Kernel development
Brief items
Kernel release status
The current development kernel is 4.10-rc8, released on February 12; Linus decided to wait another week before putting out the final 4.10 release. "But I decided that there's also no huge overriding reason to do so (other than getting back to the usual "rc7 is the last rc" schedule, which would have been nice), and with travel coming up, I decided that I didn't really need to open the merge window. I've done merge windows during travel before, but I just prefer not to."
Stable updates: 4.9.9 and 4.4.48 were released on February 9, followed by 4.9.10 and 4.4.49 on February 15.
Quote of the week
Kernel development news
Inter-event tracing
The kernel's tracing infrastructure is primarily concerned with events, which are usually tied to the execution of specific blocks of code. But the interesting information is often in what happens between events. The most obvious variable of this type that one might want to monitor is timing — how much time elapses between one event and another that follows from it? — but others exist as well.
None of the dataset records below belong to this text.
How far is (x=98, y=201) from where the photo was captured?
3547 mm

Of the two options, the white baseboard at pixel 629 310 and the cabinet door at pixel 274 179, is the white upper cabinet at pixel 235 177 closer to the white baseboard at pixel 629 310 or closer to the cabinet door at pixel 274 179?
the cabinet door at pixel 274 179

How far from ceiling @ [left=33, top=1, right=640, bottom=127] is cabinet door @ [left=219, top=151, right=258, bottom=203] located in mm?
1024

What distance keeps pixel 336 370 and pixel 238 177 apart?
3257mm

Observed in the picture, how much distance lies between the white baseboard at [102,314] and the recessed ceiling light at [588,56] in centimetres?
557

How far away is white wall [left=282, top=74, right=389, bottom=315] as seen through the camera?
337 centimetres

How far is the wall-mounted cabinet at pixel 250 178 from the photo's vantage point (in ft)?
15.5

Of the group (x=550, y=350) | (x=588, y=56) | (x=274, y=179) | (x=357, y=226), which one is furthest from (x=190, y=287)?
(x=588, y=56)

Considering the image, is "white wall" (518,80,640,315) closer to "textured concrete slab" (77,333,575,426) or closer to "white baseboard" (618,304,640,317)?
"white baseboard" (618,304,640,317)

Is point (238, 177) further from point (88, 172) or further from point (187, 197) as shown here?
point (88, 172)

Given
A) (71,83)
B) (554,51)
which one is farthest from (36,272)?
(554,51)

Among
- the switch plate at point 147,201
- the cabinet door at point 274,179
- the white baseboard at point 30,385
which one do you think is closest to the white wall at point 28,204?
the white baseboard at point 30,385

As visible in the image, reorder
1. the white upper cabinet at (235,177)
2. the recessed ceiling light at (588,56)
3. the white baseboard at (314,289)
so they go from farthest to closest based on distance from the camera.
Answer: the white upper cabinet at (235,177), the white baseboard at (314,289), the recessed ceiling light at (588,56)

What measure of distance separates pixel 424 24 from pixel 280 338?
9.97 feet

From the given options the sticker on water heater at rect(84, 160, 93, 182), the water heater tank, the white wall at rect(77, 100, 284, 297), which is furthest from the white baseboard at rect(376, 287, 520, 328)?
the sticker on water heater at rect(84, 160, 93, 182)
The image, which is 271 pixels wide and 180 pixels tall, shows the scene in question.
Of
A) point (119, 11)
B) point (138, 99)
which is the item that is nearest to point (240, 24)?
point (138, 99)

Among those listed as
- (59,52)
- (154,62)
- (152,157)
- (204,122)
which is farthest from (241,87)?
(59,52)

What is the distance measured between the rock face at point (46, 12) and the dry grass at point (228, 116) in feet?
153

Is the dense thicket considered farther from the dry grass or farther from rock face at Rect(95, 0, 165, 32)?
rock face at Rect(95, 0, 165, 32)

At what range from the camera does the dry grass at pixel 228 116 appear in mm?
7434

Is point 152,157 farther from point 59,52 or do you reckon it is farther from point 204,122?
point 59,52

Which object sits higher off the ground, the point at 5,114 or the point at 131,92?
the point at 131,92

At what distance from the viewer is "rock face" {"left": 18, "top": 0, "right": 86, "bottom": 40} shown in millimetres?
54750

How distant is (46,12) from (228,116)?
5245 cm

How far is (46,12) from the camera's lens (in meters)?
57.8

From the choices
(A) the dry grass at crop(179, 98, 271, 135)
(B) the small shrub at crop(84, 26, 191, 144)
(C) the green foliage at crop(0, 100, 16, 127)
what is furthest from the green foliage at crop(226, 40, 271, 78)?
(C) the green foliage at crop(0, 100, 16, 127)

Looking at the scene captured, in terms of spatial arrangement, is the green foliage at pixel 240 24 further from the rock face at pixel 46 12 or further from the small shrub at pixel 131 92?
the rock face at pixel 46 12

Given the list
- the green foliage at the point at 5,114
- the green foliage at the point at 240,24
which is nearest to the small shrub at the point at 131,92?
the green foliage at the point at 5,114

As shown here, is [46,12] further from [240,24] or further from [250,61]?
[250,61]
Options for the calculation of inter-event values include the use of BPF programs or postprocessing in user space; a new patch set may soon add the ability to perform these calculations directly in the kernel instead.Tom Zanussi's inter-event support patch set is clearly focused on timing measurements. It is an extension of his histogram triggers work that was merged in the 4.6 development cycle. That work provides a mechanism for the storage of data from events, but it can only do one thing with the result: generate a histogram. This storage capability has the potential for other uses and can be employed for inter-event tracing, but there are a few problems that need to be solved for that to be possible.
The first of those is to arrange for the storage of data from one event to be used later when another event fires. An example provided with the patch set involves the sched_wakeup event, which fires when the kernel decides that a sleeping process is now runnable and should wake up. Consider the following command:
echo hist:keys=pid:ts0=common_timestamp.usecs \
>> /sys/kernel/debug/tracing/events/sched/sched_wakeup/trigger
This command establishes a special sort of "histogram" (really just using the histogram mechanism's data-storage capability) on the sched_wakeup event. The keys=pid directive uses the ID of the process to be awakened as the key with which the data is stored. The actual data associated with that key is specified with ts0=common_timestamp.usecs. It creates a new variable, ts0, that remembers the current time when the event was fired. The common_timestamp field is also new; it makes timestamp information available on any event.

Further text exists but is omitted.